→ **Extract**:

Technical Details

SODA is built atop open standards and open protocols. Its technical objective is to make our content as easy as possible to integrate into websites, applications, databases and editorial systems:

  • Your software calls XML Team's web server periodically asking for document listings that match your search criteria. (Or you may choose to search and download the files manually using our one of our web tools.)
  • XML Team sends back a free listing of relevant documents, including metadata and document URLs.
  • Your software then requests and downloads the file(s) using the URLs in the listing, and your account is billed. After that, you are free to parse, transform, load, query, format, and/or display that content however you'd like (within the Fair Publishing Rights terms laid out in our License Agreement).

Photos, it should be noted, are currently only available via a manual downloading process. Clients interested in a hands-free photo feed should contact API Sportswire sales.

Supported Formats

Our platform supports multiple formats for the free listings and for the documents themselves. The most common combination is RSS for listings, and SportsML for documents.

RSS, commonly known as "Rich Site Syndication" or "Really Simple Syndication," is employed by millions of users worldwide. It comes in many flavors, several of which we support. We recommend RSS 1.0. If you're new to RSS, then here are some technical resources:

Mark Pilgrim's RSS Tutorial RSS 1.0 Specification
Mark Nottingham's RSS Tutorial RSS 2.0 Specification
O'Reilly RSS DevCenter RSS 0.92 Specification

SportsML is the open XML vocabulary for sports data, and is the only international standard designed for scores, standings, schedules, and statistics designed to accommodate every sport, country and language. For more information on SportsML, visit our Why XML? page or SportsML.org.

Formats We Support
For Listings For Data
RSS 1.0
RSS 0.92
RSS 2.0
SportsML
xHTML
SportsML
xHTML
(cleanly formatted
and permeated with
CSS properties)

How to Request Listings

Listings are requested by making a standard, authenticated http request. You can manually request listings by just typing the appropriate URL into a web browser. Use our Query Builder tool to determine the parameters within the URL, or read our API Specification for details. Broken down and documented for clarity, one sample URL for Listings might look like this:

http://soda.xmlteam.com/api/getListings.php?

→ **Problem 1**: For each statement, answer yes or no according to the SODA page, and quote the exact words that decide it. (a) Photos can currently be received through an automatic feed. (b) RSS 1.0 is the recommended version of RSS. (c) XML Team charges for the listings it sends back.
→ **Problem 2**: Rewrite the paragraph of the SODA page that begins "RSS, commonly known as" as a short bulleted list that keeps its main facts.
→ **Problem 3**:
Answer these questions from the SODA page.
(a) What is the most common combination of formats for listings and documents?
(b) How are listings requested?
(c) Whom should clients contact if they want a hands-free photo feed?
The items have no connection to the SODA page.

Saved data entries
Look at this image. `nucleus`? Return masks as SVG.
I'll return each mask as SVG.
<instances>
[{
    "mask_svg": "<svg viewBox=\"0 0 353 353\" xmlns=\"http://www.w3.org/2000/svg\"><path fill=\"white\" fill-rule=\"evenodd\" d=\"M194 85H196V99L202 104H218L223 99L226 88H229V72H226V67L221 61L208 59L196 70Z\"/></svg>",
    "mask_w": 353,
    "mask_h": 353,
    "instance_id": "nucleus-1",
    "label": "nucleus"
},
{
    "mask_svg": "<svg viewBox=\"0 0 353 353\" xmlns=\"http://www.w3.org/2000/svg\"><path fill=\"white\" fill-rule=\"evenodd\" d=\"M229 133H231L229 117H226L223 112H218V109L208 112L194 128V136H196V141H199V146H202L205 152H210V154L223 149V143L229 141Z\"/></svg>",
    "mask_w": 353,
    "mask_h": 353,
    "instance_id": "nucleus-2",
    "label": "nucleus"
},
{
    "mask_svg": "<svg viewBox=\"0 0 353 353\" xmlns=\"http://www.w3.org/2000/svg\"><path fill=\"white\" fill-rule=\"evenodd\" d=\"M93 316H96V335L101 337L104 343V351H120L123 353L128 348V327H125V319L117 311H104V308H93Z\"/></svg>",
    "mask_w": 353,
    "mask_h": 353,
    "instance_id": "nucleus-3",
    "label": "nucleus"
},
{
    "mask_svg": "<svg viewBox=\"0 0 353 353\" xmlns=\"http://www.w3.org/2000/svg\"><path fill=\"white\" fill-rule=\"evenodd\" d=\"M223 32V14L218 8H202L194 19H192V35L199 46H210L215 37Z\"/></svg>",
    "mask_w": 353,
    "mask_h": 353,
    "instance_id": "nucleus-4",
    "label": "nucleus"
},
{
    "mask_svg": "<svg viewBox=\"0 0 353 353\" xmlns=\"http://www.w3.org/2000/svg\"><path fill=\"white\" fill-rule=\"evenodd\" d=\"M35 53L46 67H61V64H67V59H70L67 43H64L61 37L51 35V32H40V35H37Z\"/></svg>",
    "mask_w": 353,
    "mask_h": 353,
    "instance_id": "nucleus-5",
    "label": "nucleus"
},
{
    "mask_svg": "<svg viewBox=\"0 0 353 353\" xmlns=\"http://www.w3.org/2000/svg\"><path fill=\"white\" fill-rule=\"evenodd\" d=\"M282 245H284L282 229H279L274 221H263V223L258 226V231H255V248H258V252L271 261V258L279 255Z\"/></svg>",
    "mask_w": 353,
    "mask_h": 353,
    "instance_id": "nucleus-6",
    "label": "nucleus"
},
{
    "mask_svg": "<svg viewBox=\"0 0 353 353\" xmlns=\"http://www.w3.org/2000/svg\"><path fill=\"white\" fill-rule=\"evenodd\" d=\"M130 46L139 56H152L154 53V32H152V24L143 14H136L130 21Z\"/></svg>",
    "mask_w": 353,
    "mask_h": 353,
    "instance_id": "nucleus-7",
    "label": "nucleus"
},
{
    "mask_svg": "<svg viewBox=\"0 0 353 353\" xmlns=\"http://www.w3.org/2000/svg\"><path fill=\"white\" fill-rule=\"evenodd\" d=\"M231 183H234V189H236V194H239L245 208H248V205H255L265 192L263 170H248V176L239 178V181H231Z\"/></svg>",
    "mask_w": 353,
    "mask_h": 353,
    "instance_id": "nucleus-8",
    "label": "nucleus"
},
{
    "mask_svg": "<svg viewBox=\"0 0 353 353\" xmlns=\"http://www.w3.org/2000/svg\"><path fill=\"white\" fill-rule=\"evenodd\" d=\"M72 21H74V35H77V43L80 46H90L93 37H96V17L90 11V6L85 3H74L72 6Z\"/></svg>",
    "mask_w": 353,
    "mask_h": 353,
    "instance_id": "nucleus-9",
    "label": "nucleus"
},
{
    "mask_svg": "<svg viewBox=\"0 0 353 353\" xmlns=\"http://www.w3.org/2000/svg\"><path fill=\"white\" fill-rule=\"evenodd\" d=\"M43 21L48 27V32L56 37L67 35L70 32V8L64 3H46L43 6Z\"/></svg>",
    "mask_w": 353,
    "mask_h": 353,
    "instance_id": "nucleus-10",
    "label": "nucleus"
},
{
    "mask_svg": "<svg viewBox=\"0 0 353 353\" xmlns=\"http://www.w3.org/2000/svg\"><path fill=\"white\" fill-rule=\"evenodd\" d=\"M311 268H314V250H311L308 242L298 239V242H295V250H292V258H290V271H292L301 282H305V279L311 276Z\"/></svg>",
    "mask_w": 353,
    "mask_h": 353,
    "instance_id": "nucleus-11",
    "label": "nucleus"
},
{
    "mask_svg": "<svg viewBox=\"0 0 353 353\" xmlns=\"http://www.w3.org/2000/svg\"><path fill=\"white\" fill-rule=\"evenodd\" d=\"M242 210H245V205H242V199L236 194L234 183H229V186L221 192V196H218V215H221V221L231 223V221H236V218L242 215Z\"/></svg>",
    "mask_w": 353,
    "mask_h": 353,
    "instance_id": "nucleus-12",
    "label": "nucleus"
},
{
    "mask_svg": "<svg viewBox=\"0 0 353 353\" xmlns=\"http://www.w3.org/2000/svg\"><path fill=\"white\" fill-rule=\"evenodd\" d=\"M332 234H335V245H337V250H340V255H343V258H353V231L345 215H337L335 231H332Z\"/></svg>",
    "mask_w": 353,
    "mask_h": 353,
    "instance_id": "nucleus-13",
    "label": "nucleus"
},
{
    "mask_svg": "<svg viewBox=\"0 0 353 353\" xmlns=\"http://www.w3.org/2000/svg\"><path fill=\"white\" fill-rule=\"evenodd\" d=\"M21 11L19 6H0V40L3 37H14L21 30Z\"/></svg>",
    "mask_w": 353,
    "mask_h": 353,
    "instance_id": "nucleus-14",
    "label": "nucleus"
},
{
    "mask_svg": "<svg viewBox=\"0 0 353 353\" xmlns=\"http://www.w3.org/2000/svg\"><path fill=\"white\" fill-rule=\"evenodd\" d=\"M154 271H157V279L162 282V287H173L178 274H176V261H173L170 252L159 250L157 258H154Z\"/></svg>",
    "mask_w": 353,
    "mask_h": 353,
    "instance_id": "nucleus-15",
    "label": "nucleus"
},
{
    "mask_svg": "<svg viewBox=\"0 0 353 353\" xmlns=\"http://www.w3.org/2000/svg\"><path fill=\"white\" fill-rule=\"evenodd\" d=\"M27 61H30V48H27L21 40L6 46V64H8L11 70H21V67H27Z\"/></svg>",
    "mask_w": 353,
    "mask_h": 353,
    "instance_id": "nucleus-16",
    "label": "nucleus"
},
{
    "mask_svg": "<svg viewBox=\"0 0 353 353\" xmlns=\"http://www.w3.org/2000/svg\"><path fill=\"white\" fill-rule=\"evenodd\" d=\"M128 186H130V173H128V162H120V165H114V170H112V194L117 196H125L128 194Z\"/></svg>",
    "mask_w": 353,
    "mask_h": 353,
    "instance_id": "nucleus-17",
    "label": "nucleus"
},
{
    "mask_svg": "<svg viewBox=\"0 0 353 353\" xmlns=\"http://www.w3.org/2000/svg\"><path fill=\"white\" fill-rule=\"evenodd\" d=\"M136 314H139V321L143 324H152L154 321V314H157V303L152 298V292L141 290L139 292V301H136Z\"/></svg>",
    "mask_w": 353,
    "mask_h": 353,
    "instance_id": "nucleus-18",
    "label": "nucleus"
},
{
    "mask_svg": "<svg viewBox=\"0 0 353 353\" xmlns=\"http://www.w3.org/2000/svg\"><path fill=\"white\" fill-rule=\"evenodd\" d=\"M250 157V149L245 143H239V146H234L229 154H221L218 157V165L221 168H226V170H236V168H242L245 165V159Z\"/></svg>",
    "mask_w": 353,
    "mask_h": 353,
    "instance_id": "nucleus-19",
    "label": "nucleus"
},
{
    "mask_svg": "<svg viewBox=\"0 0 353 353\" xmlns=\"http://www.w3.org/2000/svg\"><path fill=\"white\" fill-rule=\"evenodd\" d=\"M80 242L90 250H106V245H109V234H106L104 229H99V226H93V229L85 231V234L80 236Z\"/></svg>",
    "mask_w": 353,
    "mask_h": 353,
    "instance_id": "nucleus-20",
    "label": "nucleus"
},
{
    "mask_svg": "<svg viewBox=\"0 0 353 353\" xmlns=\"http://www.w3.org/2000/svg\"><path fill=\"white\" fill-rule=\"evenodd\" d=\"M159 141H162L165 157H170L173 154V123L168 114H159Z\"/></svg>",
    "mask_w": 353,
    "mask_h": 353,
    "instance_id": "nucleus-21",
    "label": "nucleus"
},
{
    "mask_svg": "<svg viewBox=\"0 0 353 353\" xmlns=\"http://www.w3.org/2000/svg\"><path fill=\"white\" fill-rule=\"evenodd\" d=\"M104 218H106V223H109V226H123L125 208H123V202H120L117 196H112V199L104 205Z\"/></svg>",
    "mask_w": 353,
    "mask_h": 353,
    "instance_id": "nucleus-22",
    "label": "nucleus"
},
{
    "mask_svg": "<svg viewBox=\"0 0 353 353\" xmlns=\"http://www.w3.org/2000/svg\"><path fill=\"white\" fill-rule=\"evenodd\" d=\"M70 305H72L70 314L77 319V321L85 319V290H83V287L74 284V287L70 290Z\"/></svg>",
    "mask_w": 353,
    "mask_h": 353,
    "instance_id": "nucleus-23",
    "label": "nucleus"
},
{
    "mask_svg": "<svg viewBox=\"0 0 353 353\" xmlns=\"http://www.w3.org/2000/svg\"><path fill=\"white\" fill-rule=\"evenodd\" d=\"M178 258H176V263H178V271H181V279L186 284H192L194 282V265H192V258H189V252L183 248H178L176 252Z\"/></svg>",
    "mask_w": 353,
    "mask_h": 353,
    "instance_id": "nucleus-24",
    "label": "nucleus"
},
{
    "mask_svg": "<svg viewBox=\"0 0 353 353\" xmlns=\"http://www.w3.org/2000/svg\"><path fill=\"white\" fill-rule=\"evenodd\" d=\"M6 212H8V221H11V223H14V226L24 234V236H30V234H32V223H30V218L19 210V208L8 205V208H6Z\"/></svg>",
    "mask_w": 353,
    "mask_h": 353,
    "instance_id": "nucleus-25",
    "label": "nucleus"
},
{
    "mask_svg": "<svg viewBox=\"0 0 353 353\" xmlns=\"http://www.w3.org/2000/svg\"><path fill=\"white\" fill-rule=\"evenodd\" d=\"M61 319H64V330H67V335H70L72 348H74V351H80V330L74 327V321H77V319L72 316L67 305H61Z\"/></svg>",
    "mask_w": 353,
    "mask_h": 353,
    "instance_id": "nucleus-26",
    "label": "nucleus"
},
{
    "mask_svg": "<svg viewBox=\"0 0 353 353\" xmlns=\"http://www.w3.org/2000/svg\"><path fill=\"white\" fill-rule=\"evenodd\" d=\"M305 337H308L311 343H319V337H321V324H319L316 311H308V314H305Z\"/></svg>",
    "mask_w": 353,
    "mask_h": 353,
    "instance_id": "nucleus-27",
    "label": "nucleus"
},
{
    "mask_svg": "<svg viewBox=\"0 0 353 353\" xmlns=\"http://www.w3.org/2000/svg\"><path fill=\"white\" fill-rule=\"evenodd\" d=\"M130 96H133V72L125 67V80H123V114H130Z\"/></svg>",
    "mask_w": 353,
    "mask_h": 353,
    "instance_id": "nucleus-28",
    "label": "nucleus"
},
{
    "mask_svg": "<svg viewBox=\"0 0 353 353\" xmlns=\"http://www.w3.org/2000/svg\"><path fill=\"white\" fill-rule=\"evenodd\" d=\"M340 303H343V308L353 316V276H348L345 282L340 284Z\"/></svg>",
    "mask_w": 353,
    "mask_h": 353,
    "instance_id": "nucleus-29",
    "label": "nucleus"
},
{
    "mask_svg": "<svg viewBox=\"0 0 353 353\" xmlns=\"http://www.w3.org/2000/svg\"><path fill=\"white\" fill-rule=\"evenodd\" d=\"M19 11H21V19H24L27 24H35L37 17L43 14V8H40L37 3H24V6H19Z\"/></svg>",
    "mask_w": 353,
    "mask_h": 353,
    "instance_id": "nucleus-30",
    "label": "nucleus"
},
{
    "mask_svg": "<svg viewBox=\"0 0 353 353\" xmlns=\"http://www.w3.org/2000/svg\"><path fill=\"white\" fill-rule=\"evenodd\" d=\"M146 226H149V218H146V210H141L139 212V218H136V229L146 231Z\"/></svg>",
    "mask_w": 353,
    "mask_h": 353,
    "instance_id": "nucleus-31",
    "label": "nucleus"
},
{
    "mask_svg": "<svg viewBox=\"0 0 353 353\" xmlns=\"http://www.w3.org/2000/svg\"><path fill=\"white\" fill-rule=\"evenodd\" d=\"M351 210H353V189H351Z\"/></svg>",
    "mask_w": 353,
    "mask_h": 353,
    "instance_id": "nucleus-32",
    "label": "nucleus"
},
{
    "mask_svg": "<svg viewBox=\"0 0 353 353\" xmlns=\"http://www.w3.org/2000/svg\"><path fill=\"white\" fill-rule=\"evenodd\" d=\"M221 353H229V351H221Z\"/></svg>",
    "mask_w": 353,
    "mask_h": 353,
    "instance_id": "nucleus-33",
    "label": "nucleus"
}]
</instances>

→ **Worked solution 1**:
(a) No: "Photos, it should be noted, are currently only available via a manual downloading process."
(b) Yes: "We recommend RSS 1.0."
(c) No: "XML Team sends back a free listing of relevant documents, including metadata and document URLs."

→ **Worked solution 2**:
- RSS is commonly known as "Rich Site Syndication" or "Really Simple Syndication."
- Millions of users worldwide employ it.
- It comes in many flavors, and several of them are supported.
- RSS 1.0 is the recommended version.
- Technical resources are provided for anyone new to RSS.

→ **Worked solution 3**:
(a) RSS for listings and SportsML for documents.
(b) By making a standard, authenticated http request.
(c) API Sportswire sales.